Document excerpt:
Just as Mahidol University International College (MUIC) celebrates its 30th anniversary this year, one of its pioneering leaders has recently published her memoir detailing her years of service in the College.
Prof. Chariya Brockelman, who served as MUIC Director from 1997 to 2009, said her book Gwa Ja Pen Mahidol University International College (The Making of Mahidol University International College) serves not only as a personal memoir and MUIC institutional history but also as a guide on how to administer an international college.
The 500-page volume, written in the Thai language, is published by the Post Publishing Public Co. Ltd. It starts with a brief history of MUIC, then discusses the value of human resources, a chapter on leading an organization and promoting happiness among its employees, then proceeds to talk about globalization and the importance of establishing and maintaining international partners, and lastly, the importance of having a vision and using it on the College’s drive to success.
Prof. Pornchai Matangkasombut, President of Mahidol University from 1999 to 2007, wrote, “This book will make an insightful understanding of MUIC’s history. It’s interesting to monitor how the graduates of MUIC influence our society creatively. MUIC is the leader among its partner universities in the region. This book is best for anyone who would like to understand deeply how to establish and administer an international education.”
In his introduction to the book, Assoc. Prof. Phitaya Charupoonphol, MUIC Dean, remarked, “The story, based on her direct experience as a distinguished and versatile administrator, will serve as a model for the College.”
A faculty member of the Tourism and Hospitality Management Division for many years, Dr. Walanchalee Wattanacharoensil describes the memoir thus: “A must-pick for those who want to understand the beauty and the importance of liberal arts education. Prof. Brockelman shares the valuable behind-the-scenes story of a well-established MUIC in a fun and unputdownable way. The book makes me feel even more proud to be part of this institution.”
Under Prof. Brockelman’s leadership, MUIC enjoyed an accelerated growth. After hurdling the challenges of a fledgling international college, MUIC underwent significant changes not only physically but also institutionally as soon as Prof. Brockelman assumed office. Among her numerous accomplishments were the establishment of the Pre-College Program (now the Preparatory Center for English and Mathematics) which prepares high school seniors to qualify for the admission standards of the College, and the Salaya Pavilion Hotel and Training Center which now serves as MUIC’s on-campus internship center. New majors were also offered during her term—Social Science, Finance, Information Systems, International Business, Management, Marketing, Environment and Nursing. Under her watch, MUIC also started to offer graduate programs through the Graduate Center (since renamed International Graduate): MBA Business Modelling and Development and MM International Hospitality Management. A new academic division was also established, the Fine and Applied Arts Division.

Information:
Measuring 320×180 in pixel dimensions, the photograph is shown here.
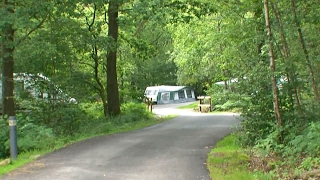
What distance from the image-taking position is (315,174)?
A: 250 inches

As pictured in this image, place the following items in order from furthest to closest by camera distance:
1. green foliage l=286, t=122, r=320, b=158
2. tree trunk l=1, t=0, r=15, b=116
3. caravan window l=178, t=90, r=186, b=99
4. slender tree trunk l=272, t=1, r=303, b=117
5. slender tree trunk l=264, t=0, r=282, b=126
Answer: caravan window l=178, t=90, r=186, b=99
tree trunk l=1, t=0, r=15, b=116
slender tree trunk l=272, t=1, r=303, b=117
slender tree trunk l=264, t=0, r=282, b=126
green foliage l=286, t=122, r=320, b=158

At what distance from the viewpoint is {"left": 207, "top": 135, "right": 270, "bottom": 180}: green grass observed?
22.7ft

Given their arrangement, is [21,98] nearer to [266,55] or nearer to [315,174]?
[266,55]

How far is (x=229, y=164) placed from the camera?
26.3 ft

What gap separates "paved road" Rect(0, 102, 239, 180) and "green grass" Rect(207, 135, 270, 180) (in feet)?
0.65

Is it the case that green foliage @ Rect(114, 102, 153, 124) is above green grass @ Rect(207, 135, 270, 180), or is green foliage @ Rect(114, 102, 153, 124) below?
above

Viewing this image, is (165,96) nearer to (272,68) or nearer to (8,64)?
(8,64)

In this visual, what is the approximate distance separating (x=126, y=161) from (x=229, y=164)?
2.16m

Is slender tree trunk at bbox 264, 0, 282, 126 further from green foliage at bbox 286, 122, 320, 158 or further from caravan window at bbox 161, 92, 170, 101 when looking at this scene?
caravan window at bbox 161, 92, 170, 101

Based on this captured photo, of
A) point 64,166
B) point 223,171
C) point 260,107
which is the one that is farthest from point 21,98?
point 223,171

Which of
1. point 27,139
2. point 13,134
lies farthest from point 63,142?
point 13,134

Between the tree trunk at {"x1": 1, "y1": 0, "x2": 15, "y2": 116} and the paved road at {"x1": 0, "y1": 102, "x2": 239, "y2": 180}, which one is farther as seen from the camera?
the tree trunk at {"x1": 1, "y1": 0, "x2": 15, "y2": 116}

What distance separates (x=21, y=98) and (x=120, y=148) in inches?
245

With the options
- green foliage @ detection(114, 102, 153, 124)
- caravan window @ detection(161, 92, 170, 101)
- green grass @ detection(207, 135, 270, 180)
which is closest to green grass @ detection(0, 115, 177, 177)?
green foliage @ detection(114, 102, 153, 124)
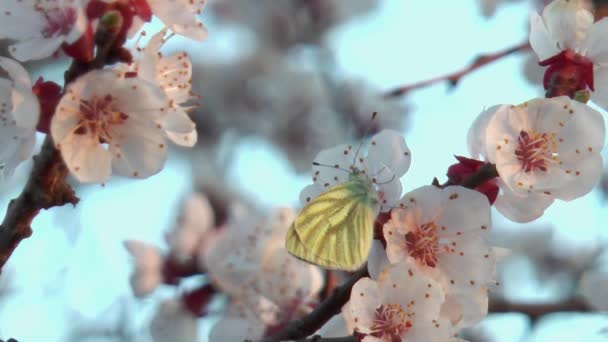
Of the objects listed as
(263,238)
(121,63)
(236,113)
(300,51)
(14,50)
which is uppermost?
(121,63)

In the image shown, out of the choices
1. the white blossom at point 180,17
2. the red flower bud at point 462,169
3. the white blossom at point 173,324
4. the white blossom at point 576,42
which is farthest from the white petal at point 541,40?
the white blossom at point 173,324

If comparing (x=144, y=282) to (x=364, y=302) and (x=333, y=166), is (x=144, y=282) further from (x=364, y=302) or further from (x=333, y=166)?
(x=364, y=302)

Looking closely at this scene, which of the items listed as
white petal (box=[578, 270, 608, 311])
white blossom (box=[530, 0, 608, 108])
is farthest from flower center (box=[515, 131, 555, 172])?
white petal (box=[578, 270, 608, 311])

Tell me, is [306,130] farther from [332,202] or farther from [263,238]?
[332,202]

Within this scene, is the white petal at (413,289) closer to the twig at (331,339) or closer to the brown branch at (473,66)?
the twig at (331,339)

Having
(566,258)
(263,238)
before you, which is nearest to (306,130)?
(566,258)

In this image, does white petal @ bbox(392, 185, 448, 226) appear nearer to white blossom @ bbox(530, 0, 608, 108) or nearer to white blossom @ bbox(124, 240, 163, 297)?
white blossom @ bbox(530, 0, 608, 108)
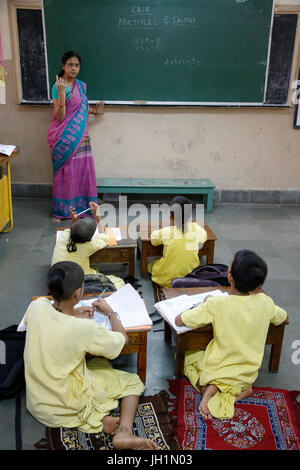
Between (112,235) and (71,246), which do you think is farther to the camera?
(112,235)

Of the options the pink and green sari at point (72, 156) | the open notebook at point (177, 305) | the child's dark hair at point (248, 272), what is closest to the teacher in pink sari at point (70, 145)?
the pink and green sari at point (72, 156)

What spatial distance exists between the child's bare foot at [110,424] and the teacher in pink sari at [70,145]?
3.16 m

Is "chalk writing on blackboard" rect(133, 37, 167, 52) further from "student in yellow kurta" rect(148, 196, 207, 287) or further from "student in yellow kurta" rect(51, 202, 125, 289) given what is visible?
"student in yellow kurta" rect(51, 202, 125, 289)

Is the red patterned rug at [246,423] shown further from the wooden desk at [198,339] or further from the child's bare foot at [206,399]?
the wooden desk at [198,339]

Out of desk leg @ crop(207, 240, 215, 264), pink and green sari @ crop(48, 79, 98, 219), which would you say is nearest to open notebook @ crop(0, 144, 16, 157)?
pink and green sari @ crop(48, 79, 98, 219)

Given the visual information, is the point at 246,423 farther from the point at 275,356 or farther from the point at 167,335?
the point at 167,335

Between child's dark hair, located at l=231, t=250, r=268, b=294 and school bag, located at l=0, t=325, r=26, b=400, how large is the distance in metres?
1.23

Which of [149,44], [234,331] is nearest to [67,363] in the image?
[234,331]

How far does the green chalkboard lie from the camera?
5.04m

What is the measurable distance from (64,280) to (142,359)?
0.72 metres

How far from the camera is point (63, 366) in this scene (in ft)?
6.74

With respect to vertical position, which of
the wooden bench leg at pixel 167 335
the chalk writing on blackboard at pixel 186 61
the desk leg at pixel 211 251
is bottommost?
the wooden bench leg at pixel 167 335

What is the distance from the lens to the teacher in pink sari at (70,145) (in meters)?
4.77

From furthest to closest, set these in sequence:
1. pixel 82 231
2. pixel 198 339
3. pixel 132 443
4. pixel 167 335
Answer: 1. pixel 82 231
2. pixel 167 335
3. pixel 198 339
4. pixel 132 443
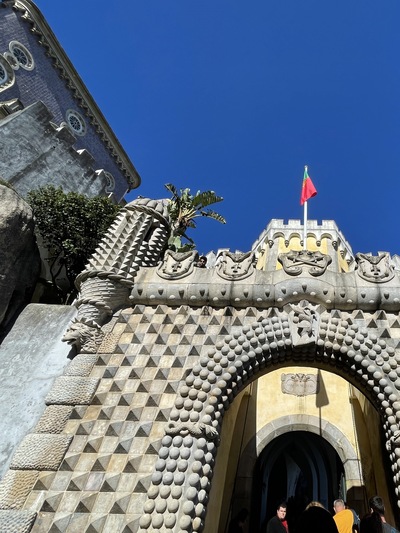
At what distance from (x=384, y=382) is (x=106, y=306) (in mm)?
4960

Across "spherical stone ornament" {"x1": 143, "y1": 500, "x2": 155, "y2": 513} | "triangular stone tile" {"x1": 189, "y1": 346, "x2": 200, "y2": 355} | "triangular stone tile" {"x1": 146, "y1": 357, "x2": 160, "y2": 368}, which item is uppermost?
"triangular stone tile" {"x1": 189, "y1": 346, "x2": 200, "y2": 355}

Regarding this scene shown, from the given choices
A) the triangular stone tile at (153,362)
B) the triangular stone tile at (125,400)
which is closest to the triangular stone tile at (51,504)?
the triangular stone tile at (125,400)

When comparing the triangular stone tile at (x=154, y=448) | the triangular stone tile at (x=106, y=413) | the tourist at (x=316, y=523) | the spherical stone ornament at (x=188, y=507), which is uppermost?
the triangular stone tile at (x=106, y=413)

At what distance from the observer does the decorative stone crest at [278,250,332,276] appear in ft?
26.4

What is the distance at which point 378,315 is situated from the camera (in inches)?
295

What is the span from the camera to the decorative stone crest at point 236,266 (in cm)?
839

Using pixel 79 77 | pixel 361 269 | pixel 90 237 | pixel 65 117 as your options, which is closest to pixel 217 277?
pixel 361 269

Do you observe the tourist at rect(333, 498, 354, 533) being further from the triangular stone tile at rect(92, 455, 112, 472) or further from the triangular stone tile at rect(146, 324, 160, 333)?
the triangular stone tile at rect(146, 324, 160, 333)

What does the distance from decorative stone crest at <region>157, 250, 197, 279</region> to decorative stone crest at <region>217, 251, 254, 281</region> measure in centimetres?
64

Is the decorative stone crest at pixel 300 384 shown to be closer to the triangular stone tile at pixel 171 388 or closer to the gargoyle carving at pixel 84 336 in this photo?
the triangular stone tile at pixel 171 388

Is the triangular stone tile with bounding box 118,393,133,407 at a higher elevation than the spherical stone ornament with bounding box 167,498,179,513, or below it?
higher

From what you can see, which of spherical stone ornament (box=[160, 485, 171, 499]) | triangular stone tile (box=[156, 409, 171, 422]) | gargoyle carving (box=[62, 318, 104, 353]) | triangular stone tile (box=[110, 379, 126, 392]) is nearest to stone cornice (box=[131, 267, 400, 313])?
gargoyle carving (box=[62, 318, 104, 353])

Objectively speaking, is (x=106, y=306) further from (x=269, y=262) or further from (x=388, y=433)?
(x=269, y=262)

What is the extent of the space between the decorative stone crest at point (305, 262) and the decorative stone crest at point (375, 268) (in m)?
0.63
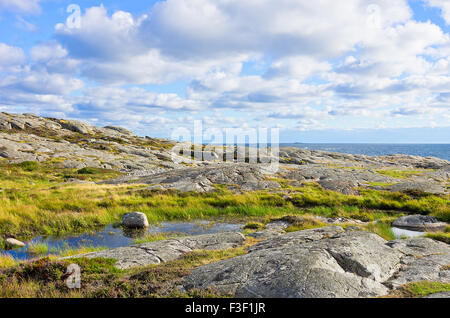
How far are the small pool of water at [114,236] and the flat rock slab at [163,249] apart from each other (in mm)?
4758

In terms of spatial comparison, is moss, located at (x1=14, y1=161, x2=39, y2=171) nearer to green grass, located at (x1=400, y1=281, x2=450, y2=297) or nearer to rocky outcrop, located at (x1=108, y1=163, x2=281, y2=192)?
rocky outcrop, located at (x1=108, y1=163, x2=281, y2=192)

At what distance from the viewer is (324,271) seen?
9.70 meters

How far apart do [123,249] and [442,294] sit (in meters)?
13.4

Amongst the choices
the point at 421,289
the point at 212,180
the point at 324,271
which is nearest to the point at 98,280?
the point at 324,271

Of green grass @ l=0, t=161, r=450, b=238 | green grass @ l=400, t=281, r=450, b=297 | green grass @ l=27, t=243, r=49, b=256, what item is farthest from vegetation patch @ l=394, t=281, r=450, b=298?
green grass @ l=0, t=161, r=450, b=238

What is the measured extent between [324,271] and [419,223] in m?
19.2

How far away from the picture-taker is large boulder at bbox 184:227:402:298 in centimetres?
901

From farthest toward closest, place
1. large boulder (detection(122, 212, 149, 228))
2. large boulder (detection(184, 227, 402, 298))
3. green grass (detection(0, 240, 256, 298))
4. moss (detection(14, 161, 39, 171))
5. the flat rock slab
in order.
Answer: moss (detection(14, 161, 39, 171)) < large boulder (detection(122, 212, 149, 228)) < the flat rock slab < green grass (detection(0, 240, 256, 298)) < large boulder (detection(184, 227, 402, 298))

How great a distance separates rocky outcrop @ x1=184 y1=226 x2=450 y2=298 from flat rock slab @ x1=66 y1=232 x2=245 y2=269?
3673mm

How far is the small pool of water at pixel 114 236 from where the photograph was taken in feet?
62.6

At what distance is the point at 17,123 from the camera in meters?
128

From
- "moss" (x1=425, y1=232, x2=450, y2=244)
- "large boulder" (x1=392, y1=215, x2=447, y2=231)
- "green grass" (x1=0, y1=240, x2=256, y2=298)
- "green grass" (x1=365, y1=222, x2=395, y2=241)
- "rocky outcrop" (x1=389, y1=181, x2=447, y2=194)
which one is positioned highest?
"green grass" (x1=0, y1=240, x2=256, y2=298)

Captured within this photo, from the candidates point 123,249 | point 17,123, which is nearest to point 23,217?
point 123,249

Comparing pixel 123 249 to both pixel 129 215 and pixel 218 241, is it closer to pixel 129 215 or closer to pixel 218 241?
pixel 218 241
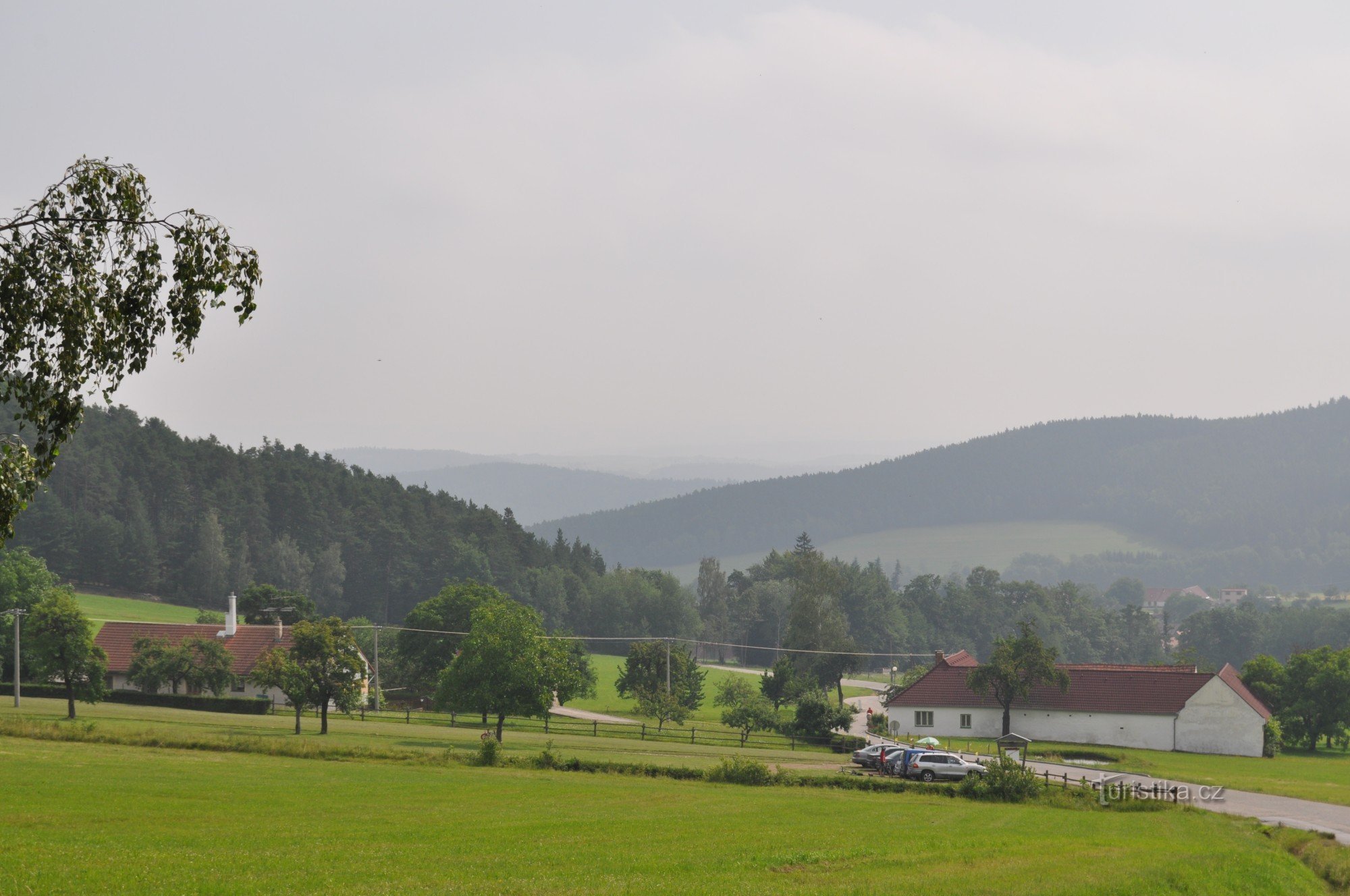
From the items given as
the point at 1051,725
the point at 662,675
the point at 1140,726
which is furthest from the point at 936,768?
the point at 662,675

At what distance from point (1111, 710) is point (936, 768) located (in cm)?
4158

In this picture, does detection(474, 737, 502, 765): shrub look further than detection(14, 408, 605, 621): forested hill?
No

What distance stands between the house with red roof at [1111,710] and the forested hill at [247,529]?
3599 inches

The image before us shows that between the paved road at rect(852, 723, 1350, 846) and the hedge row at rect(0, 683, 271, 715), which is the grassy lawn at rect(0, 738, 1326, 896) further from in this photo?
the hedge row at rect(0, 683, 271, 715)

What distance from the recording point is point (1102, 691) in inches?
3433

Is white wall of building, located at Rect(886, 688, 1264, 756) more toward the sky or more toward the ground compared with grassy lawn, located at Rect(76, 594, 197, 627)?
more toward the ground

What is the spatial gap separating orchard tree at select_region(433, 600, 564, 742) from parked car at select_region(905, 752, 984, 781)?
23.7 m

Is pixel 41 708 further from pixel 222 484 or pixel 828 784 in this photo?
pixel 222 484

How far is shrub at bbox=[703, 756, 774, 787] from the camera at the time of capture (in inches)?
1777

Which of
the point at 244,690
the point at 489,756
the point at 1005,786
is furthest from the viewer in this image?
the point at 244,690

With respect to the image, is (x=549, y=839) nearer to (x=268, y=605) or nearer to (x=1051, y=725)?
(x=1051, y=725)

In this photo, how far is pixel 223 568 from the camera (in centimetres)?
15325

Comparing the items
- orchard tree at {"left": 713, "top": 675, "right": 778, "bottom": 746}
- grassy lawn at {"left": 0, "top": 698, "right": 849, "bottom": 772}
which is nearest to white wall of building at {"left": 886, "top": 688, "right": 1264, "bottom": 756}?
orchard tree at {"left": 713, "top": 675, "right": 778, "bottom": 746}

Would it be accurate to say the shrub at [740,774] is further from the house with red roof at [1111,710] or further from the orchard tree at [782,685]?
the orchard tree at [782,685]
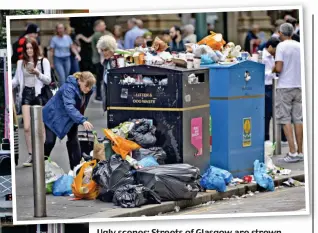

Tasks for this exercise:
a) In the article on Prof. Brockelman's memoir, during which years did she serve as MUIC Director?
b) Transcribe the article on Prof. Brockelman's memoir between "Prof. Chariya Brockelman, who" and "an international college.", inclusive.

Per-task outputs:
a) 1997 to 2009

b)
Prof. Chariya Brockelman, who served as MUIC Director from 1997 to 2009, said her book Gwa Ja Pen Mahidol University International College (The Making of Mahidol University International College) serves not only as a personal memoir and MUIC institutional history but also as a guide on how to administer an international college.